-- Exercise text --

Skill Building Questions

Problem 1.

Separate the following using the method of partial fractions.

(a) $\frac{x^2-6}{x^3-x}$

$\Rightarrow \quad $ factorise the denominator $\Rightarrow{}\ \ x^3-x = x(x+1)(x-1)$
$\Rightarrow{}\ \ \frac{x^2-6}{x^3-x} = \frac{A}{x} + \frac{B}{(x+1)} + \frac{C}{(x-1)}$
from numerators $x^2 - 6 = (A+B+C)x^2 + (C-B)x - A$
$\Rightarrow \quad A+B+C = 1,\\ \quad C-B = 0,\\ \quad A = 6$
$\Rightarrow \quad C = B = \frac{-5}{2}$
$\Rightarrow{}\ \ \boxed{ \frac{x^2-6}{x^3-x} = \frac{6}{x} - \frac{5}{2(x+1)} - \frac{5}{2(x-1)}}$








(b) $\frac{5(x-7)}{x^2+2x-35}$

$\Rightarrow{}\quad$ factorize the denominator
$\Rightarrow \quad x^2+2x-35 = (x+7)(x-5)$
$\Rightarrow \quad \frac{5(x-7)}{x^2+2x-35} = \frac{A}{x+7} + \frac{B}{x-5}$
$\Rightarrow \quad $ from numerators $5x-35 = (A+B)x - 5A + 7B$
$\Rightarrow \quad A+B = 5,\quad -5A + 7B = -35$
$\Rightarrow \quad \boxed{A = \frac{35}{6},\quad B=\frac{-5}{6}, \ \ \frac{5(x-7)}{x^2+2x-35} = \frac{35}{6(x+7)} - \frac{5}{6(x-5)} }$








(c) $\frac{x-1}{(3x+2)^2(2x+3)}$

$\Rightarrow{}\quad$ for linear and repeated factors
$\Rightarrow{}\ \ \frac{x-1}{(3x+2)^2(2x+3)} = \frac{A}{2x+3} + \frac{B}{3x+2} + \frac{C}{(3x+2)^2}$
$\Rightarrow{}\quad$from numerators $\Rightarrow{}\quad x-1 = (9A+6B)x^2 + (12A+13B+2C)x + 4A + 6B +3C$
$\Rightarrow{}\quad 9A+6B = 0,\quad 12A +13B +2C = 1,\quad 4A+6B+3C=-1$
$\Rightarrow{}\quad A = \frac{-2}{5},\quad B=\frac{3}{5},\quad C=-1$
$\Rightarrow{}\ \ \boxed{ \frac{x-1}{(3x+2)^2(2x+3)} = -\frac{2}{5(2x+3)} + \frac{3}{5(3x+2)} - \frac{1}{(3x+2)^2} }$








Problem 2.

-- Recorded data --
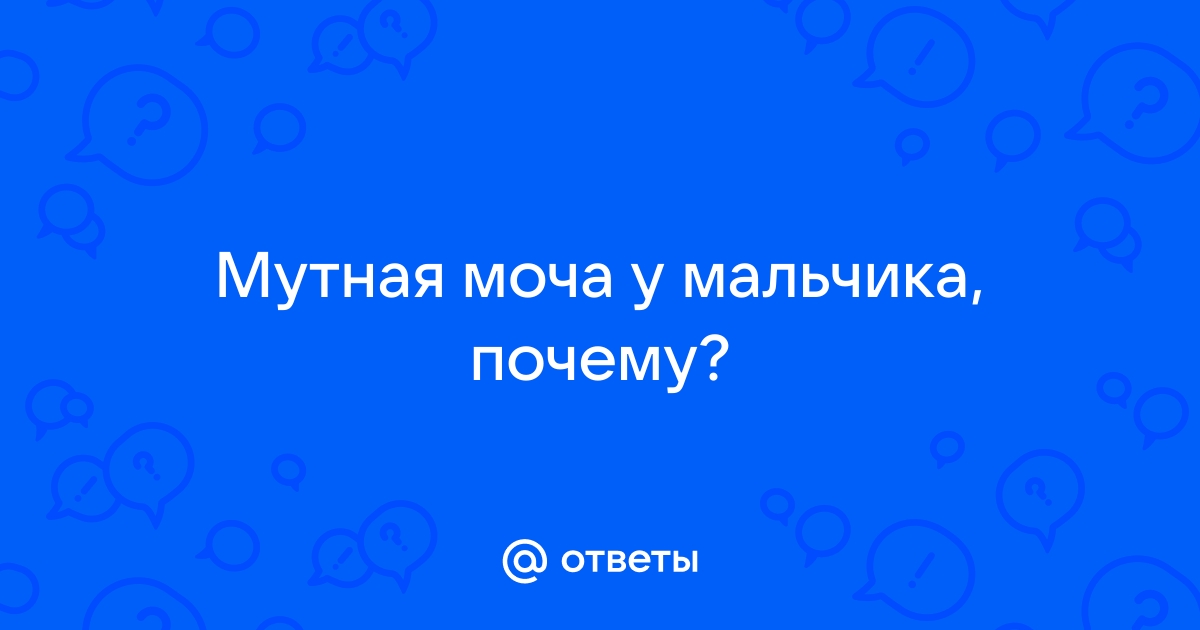 Мутная моча у мальчика, почему?

@ ответы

-- Exercises to complete --
1) List every rational expression that Problem 1 of the partial fractions exercise asks to be separated.
2) In part (c) of the partial fractions exercise, what values are found for A, B and C?
3) Summarize the partial fractions exercise in two sentences.

-- Results for each task --
1)
(x^2 − 6)/(x^3 − x)
5(x − 7)/(x^2 + 2x − 35)
(x − 1)/((3x + 2)^2(2x + 3))

2) A = −2/5, B = 3/5 and C = −1.

3) Problem 1 asks for three rational expressions to be separated by the method of partial fractions. Each solution factors the denominator, writes the expression as a sum of fractions with unknown numerators, matches coefficients of the numerators to find those unknowns, and boxes the resulting decomposition.